Giving Stem Cells a Boost


LEXINGTON, Ky. (Nov. 4, 2009) —  Researchers at the University of Kentucky's Markey Cancer Center are investigating the ability of a protein called SLIT2 to maintain healthy levels of a type of stem cell, called hematopoietic stem cells. These cells, found in bone marrow, give rise to every type of blood cell in the body.


[IMAGE2]The research, led by Dr. Gary Van Zant, professor of internal medicine in the UK College of Medicine, has broad implications in a number of areas in medicine. However, its most immediate application could be in helping cancer patients undergoing chemotherapy.


Chemotherapy can reduce the population of hematopoietic stem cells, which are normally self-regenerating. This can result in a shortage of specialized blood cells, such as platelets, which play a key role in blood clotting. Currently, chemotherapy-induced platelet deficiency (or thrombocytopenia) is treated with platelet transfusions, which are very expensive.


"Platelet suppression is the limiting factor in determining tolerance for chemotherapy," Van Zant said. "Our hope is that, by understanding the mechanism by which SLIT2 maintains the population of hematopoietic stem cells, we can develop a therapy that can be administered to patients undergoing chemotherapy, to keep their platelets at a healthy level."


SLIT2 – first discovered in fruit flies and subsequently found throughout the animal kingdom, including humans – is secreted by cells and binds to a receptor (called Robo) on the same cell or adjacent cells.

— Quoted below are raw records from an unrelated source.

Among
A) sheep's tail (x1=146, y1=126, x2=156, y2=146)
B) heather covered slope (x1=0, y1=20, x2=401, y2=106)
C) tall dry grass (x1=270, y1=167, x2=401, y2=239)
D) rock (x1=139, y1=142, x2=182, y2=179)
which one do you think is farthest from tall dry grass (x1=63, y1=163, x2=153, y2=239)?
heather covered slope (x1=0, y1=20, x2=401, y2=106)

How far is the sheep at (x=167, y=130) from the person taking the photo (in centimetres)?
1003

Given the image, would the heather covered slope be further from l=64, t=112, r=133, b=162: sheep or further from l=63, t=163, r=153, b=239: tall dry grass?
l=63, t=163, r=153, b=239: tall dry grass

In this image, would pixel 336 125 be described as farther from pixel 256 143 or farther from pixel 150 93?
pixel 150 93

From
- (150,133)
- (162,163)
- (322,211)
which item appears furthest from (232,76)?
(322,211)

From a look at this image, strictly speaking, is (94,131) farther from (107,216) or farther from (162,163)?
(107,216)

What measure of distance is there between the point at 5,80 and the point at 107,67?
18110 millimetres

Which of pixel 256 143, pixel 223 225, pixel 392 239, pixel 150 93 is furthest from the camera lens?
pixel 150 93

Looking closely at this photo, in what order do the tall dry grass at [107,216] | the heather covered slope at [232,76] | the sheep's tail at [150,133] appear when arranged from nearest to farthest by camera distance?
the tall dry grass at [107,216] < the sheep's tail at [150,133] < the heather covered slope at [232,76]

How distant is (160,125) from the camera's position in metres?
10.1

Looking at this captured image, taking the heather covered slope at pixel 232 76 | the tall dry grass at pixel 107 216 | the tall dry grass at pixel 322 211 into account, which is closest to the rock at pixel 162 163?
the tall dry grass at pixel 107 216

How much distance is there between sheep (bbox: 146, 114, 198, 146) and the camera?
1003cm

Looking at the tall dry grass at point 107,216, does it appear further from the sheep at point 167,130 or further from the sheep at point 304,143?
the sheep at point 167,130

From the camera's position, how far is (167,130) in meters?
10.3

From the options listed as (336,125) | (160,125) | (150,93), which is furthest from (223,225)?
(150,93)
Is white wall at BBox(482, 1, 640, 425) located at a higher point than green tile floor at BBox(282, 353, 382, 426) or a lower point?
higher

The SLIT2-Robo signaling pathway plays a key role in determining  the positioning of cells.  For example, it is extremely important in embryogenesis, determining the migratory paths of cells in developing embryos. In mammals, SLIT2 also plays an important role in determining how far nerves extend into tissues, by repelling axon growth. 


Van Zant's team's research is aimed at developing a ligand for the Robo receptor – a synthetic mimic of SLIT2 that incorporates the transducing regions of the molecule.  These synthetic compounds can then be added to cultures in the laboratory to determine their safety and effectiveness at growing hematopoietic stem-cell populations.


Concurrently, Van Zant's laboratory is developing a transgenic mouse with elevated SLIT2 levels. Researchers will quantify any increase in the mouse's hematopoetic stem cell population and observe its natural history to determine if there are any physiological side effects. The SLIT2 mouse will also provide a model for study to help researchers better understand the cellular mechanism, Van Zant said.


Another possible application of this research could be in treating hematologic malignancies, such as leukemia and lymphoma.  Administering SLIT2 therapy in patients undergoing bone marrow transplants could help the transplanted marrow do its job better, Van Zant said. 


The University of Kentucky has submitted patent applications on both of these uses. A third potential application of this research could be to grow umbilical cord blood stem cells in the laboratory.


"The problem with cord-blood stem cells is that the quantities are tiny, insufficient for transplantation in adults," Van Zant said. "Our hope is that we can develop a technology using SLIT2 to propagate these cells in culture."


Finally, SLIT2 may one day prove useful in preventing cancer from spreading througout the body. It has been independently noted that SLIT2 is downregulated in many cancers, and there is anecdotal evidence suggesting that a depressed level of SLIT2 plays a role in metastasis. That's not too surprising, says Van Zant, considering SLIT2's role in the positioning of cells.


The research will be supported by a two-year NIH Challenge Grant in the amount of $850,000. Competition for these grants, funded by the National Recovery Act, was very steep, with only 1-2 percent of applicants receiving funding.